Demonstrators gather on The Ellipse during the Women's March on Washington on January 21st, 2017, in Washington, D.C.

The national Women's March and many independent women's marches will be held across the country on Saturday, January 19th, 2019. But on its third anniversary, the march faces serious controversy—and, likely, a much lower turnout than in previous years.

At the first-ever Women's March on Washington three years ago, the day after President Donald Trump's inauguration, nearly half a million people swarmed the nation's capital to stand up for the rights of women and marginalized groups. The event spawned from a post in Pantsuit Nation, a Facebook group for Hillary Clinton supporters, and quickly evolved into a worldwide intersectional feminist movement with millions of supporters.

Now, controversial ties between leaders of the Women's March and Louis Farrakhan, the leader of the African-American political and religious movement the Nation of Islam, have created serious rifts within the movement.

To summarize: Women's March Co-Chair Tamika Mallory attended the Nation of Islam's Saviour Day in February of 2018. At this event, Farrakhan made several anti-Semitic statements. The Anti-Defamation League, a non-profit organization that fights anti-Semitism and other forms of hate, reported Mallory's presence at the event. Critics accused Mallory and other leaders of the Women's March for endorsing Farrakhan's statements, or at least failing to condemn them. The founder of the Women's March called for all four co-chairs to resign. They didn't, and drama ensued.

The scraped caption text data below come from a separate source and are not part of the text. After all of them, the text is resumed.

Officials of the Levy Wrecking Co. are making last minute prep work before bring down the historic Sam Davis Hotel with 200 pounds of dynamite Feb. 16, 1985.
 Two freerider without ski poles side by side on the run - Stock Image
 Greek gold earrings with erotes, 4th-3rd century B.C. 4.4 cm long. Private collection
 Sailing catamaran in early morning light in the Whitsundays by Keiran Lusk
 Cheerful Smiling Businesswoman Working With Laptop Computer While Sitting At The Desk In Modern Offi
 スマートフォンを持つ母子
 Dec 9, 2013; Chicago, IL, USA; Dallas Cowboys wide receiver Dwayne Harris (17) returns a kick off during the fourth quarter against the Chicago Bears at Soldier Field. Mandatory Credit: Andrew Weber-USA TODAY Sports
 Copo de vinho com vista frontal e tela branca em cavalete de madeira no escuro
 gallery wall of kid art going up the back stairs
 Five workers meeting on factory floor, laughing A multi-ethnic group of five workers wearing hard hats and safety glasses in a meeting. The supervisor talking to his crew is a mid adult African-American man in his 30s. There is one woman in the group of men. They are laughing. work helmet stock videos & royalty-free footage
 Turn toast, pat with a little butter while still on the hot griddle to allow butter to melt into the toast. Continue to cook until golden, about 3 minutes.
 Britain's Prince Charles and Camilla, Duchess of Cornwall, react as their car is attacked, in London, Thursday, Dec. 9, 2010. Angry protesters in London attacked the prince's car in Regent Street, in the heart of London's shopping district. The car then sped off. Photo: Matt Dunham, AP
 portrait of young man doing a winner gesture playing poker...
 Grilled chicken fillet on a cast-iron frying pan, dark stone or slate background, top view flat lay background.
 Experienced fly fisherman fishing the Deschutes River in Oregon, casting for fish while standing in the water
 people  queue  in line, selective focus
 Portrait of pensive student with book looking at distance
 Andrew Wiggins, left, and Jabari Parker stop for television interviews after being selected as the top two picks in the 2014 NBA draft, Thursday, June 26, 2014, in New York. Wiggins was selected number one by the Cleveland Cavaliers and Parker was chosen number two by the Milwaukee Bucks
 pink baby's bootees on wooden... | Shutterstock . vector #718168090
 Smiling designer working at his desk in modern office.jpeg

According to the Daily Beast, fewer than half of the Women's March's 550 partners from 2018 are returning this year. Some notable absences are the Democratic National Committee, EMILY's List, and the Southern Poverty Law Center, which identifies the Nation of Islam as a hate group. Only 6,300 have marked themselves as "Going" to this year's Women's March on Washington on Facebook.

Mallory, a strong believer in Kingian non-violence, has stood firm in her refusal to condemn Farrakhan. In an interview with the Breakfast Club, she said that she has never even condemned the men who killed the father of her son, and she would never denounce the prisoners she works with. She would rather fight systems of oppression than individual people, she said.

Mallory also emphasized that she does not agree with Farrakhan's statements, she believes anti-Semitism is a problem, and she thinks it's imperative for Jews and black people to find ways to work together.

"Whatever I have to endure, the bottom line for me is that the work that I was very particular about us getting done was that there would not be a new wave of feminism to happen in this country where women of color were not in the center of [it]," Mallory told the Breakfast Club. "And no matter what I have to take, the abuse, the misunderstanding, the mischaracterization, and the lies ... I will take that if it means ensuring that my people have a seat at the table."